Nothing but the lines from the first line of the records through the line with "A relaxed client" should be output, exactly as written and free of pictures.

## Supplied material
============

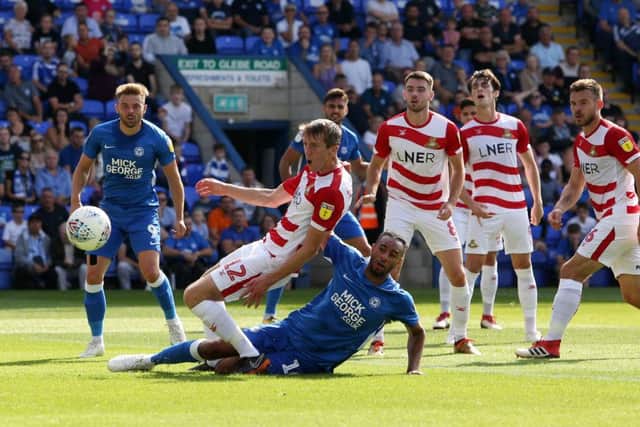Rhys Bennett of Peterborough United challenges for the ball with Tom Anderson of Doncaster Rovers - Mandatory by-line: Joe Dent/JMP - 01/09/2018 - FOOTBALL - ABAX Stadium - Peterborough, England - Peterborough United v Doncaster Rovers - Sky Bet League One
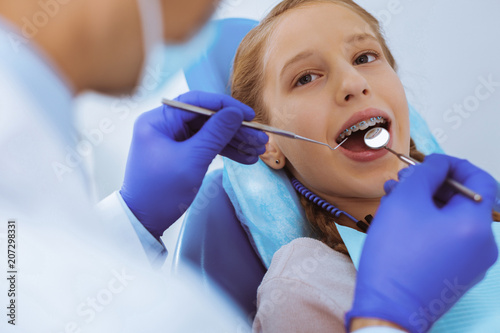 Being thankful. Beautiful girl keeping mouth opened while visiting doctor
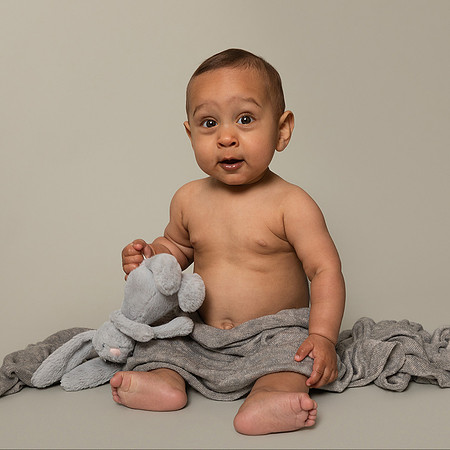 nine month old baby with grey blanket and bunny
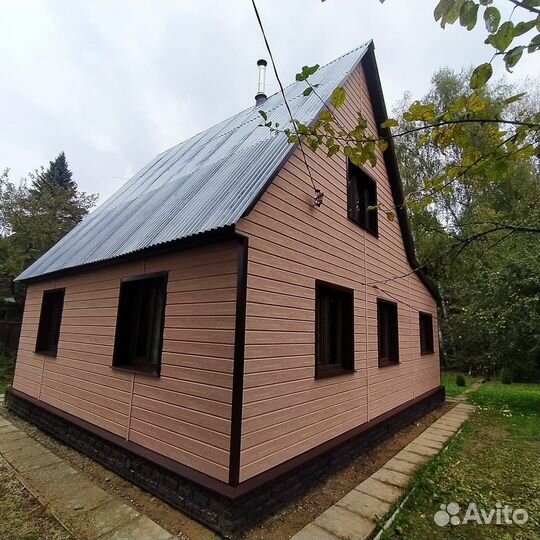 Сайдинг виниловый Docke LUX под дерево брус орех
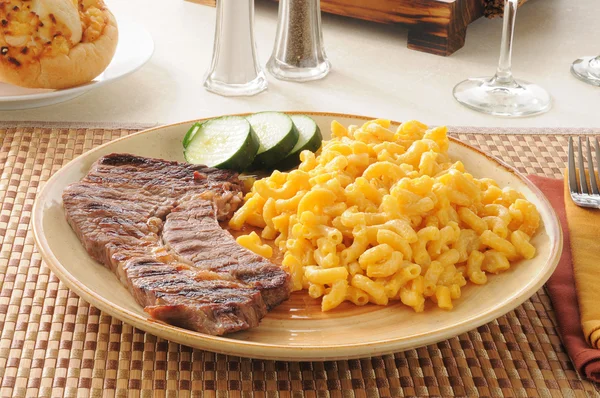 steak with macaroni and cheese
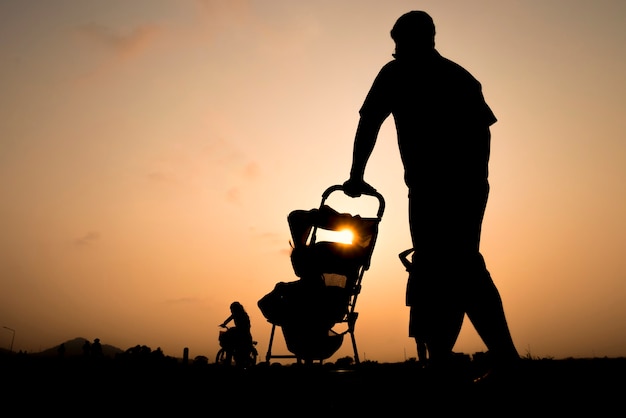 ojciec z małym synem i córką spaceru o zachodzie słońca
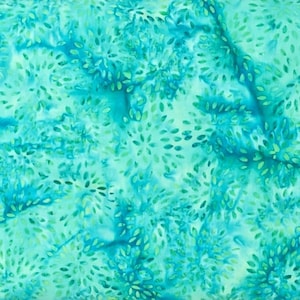 May include: A fabric with a watercolor-like design in shades of teal, turquoise, and light green. The pattern features clusters of small, leaf-like shapes arranged in a radial pattern, creating a textured, organic look. The fabric has a soft, blended appearance.
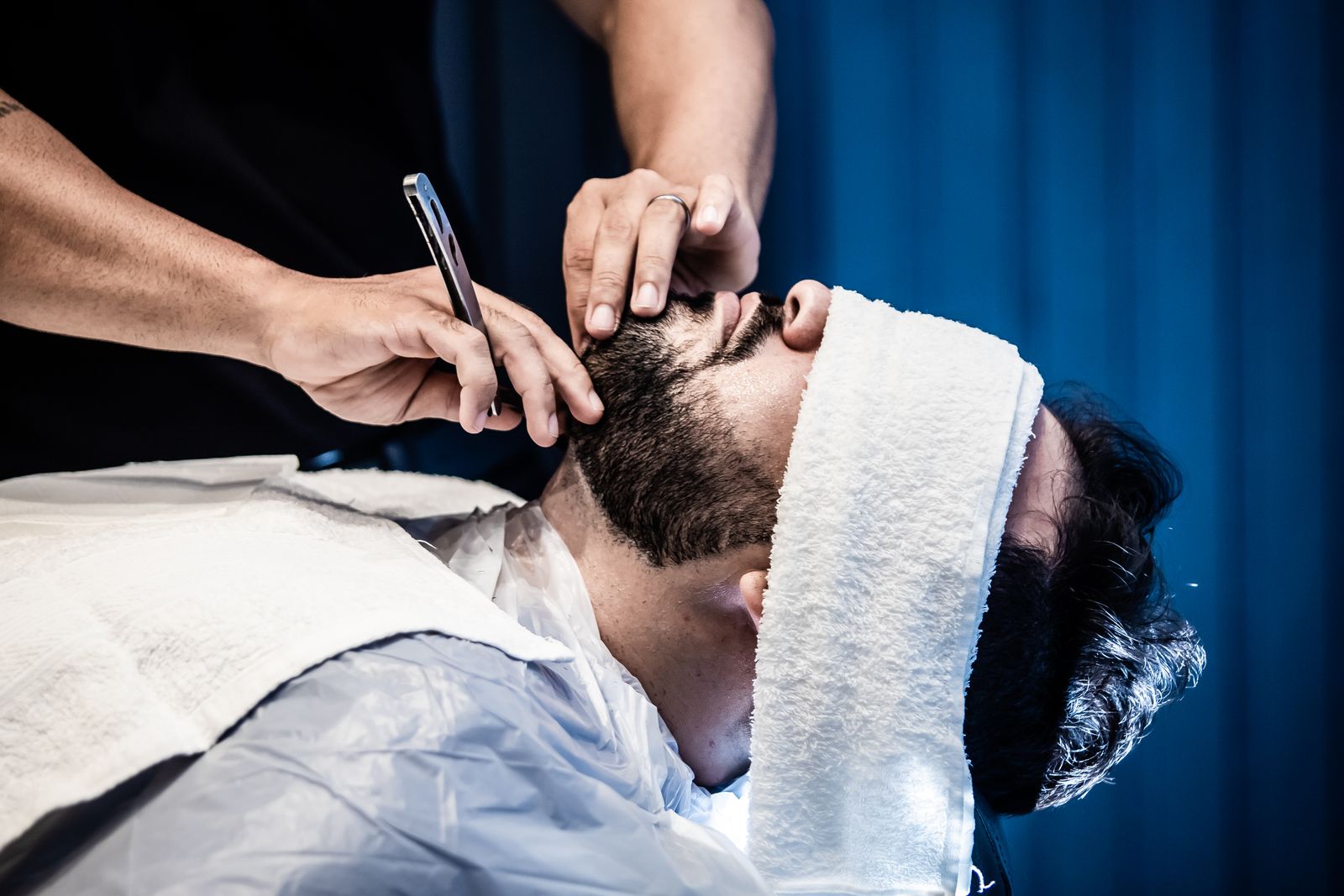 A relaxed client enjoying a hot towel and a beard trim in a reclined barber chair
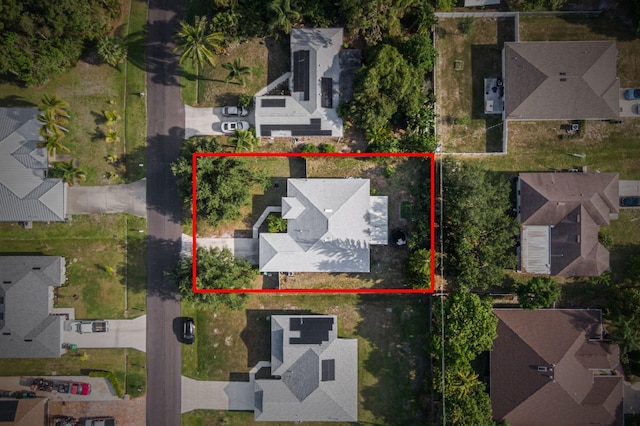 3182 SW Cathedral St, Port Saint Lucie, FL 34953 - aerial view of residential area with property parcel outlined
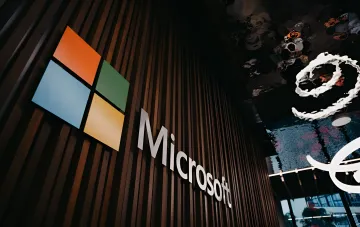 Логотип Microsoft на деревянной стене офиса, символизирующий запуск единого Copilot — суперприложения для чата, кода и агентов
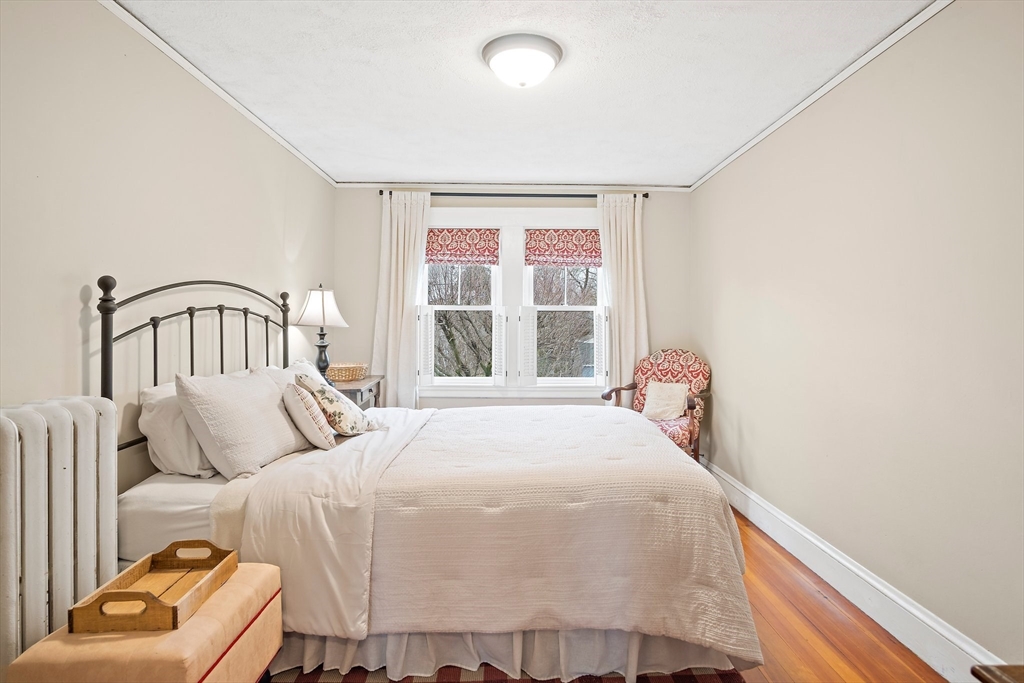 8 Flagg Street Woburn, MA 01801 - Photo 15 of 25 a bedroom with a bed and a window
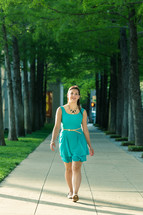 a man in a blue dress walking down a sidewalk 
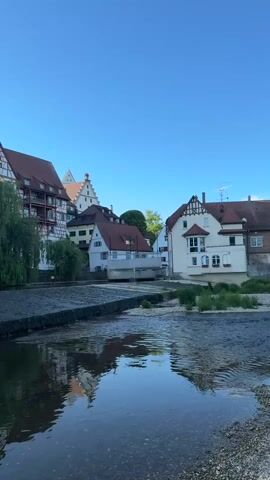 The video shows a calm river scene with buildings reflected in the water. The buildings are a mix of white and red-roofed structures with some half-timbered designs. A willow tree stands on the riverbank. The sky is clear and blue. The river is shallow, with visible stones at the bottom.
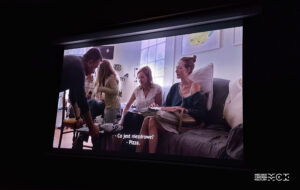 Ekran kinowy. Na nim kadr z filmu przedstawiający trzy kobiety siedzące na kanapie. Przed nimi obok stolika stoi mężczyzna. Podaje im coś do picia.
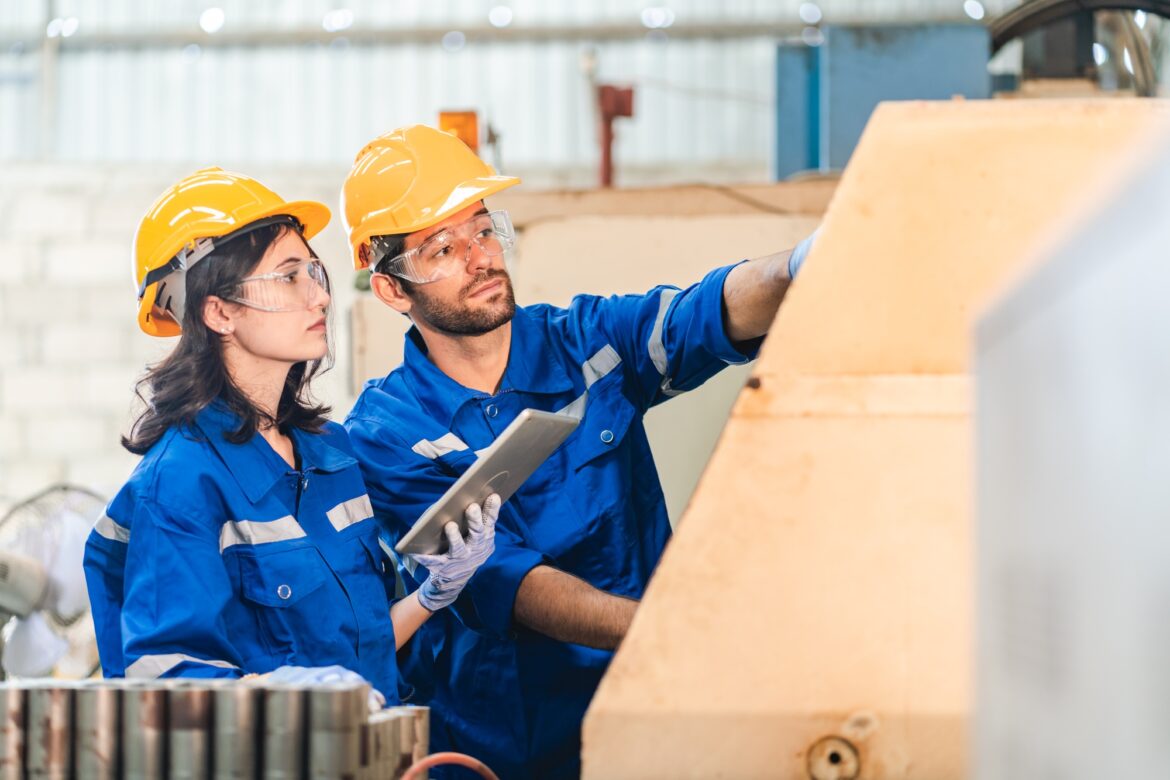 Artificial intelligence robotic technician concept, Factory engineer inspecting on machine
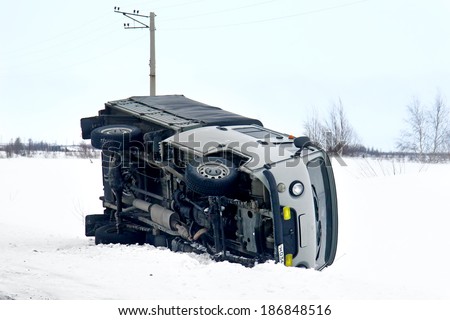 NOVYY URENGOY, RUSSIA - APRIL 12, 2014: Small truck accident at the slimy interurban road.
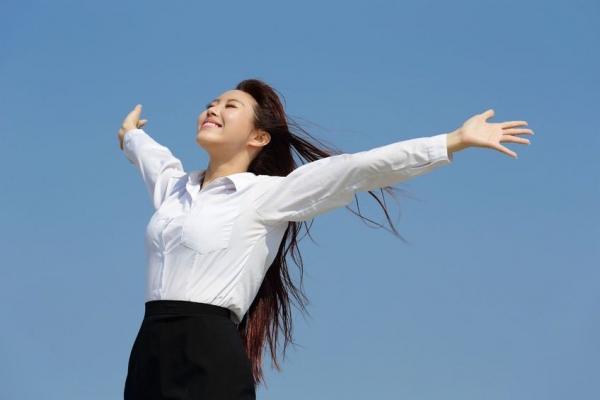 Woman with her arms outstretched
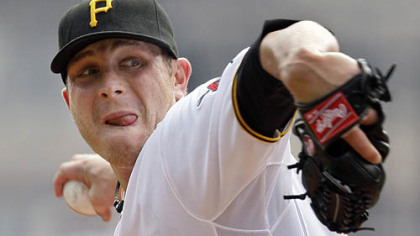 Pirates pitcher Kevin Hart throws in the first inning.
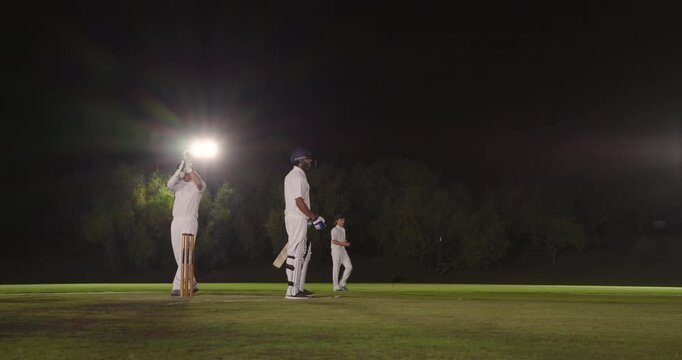 Diverse male team bowling at night batsman missing drive keeper breaking wicket for stumping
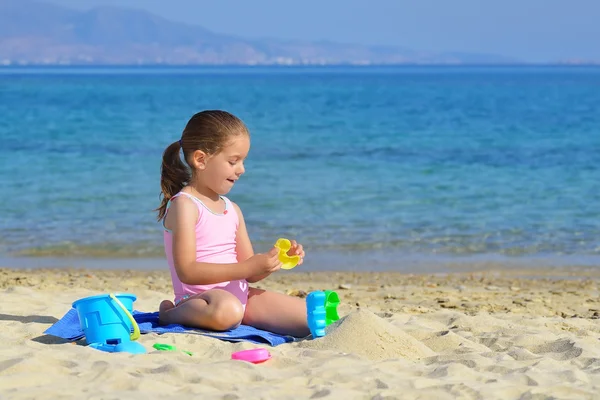 可爱的蹒跚学步的女孩，在沙滩上玩她的玩具 — 图库照片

============

## Problem solution
Rhys Bennett of Peterborough United challenges for the ball with Tom Anderson of Doncaster Rovers - Mandatory by-line: Joe Dent/JMP - 01/09/2018 - FOOTBALL - ABAX Stadium - Peterborough, England - Peterborough United v Doncaster Rovers - Sky Bet League One
 Being thankful. Beautiful girl keeping mouth opened while visiting doctor
 nine month old baby with grey blanket and bunny
 Сайдинг виниловый Docke LUX под дерево брус орех
 steak with macaroni and cheese
 ojciec z małym synem i córką spaceru o zachodzie słońca
 May include: A fabric with a watercolor-like design in shades of teal, turquoise, and light green. The pattern features clusters of small, leaf-like shapes arranged in a radial pattern, creating a textured, organic look. The fabric has a soft, blended appearance.
 A relaxed client enjoying a hot towel and a beard trim in a reclined barber chair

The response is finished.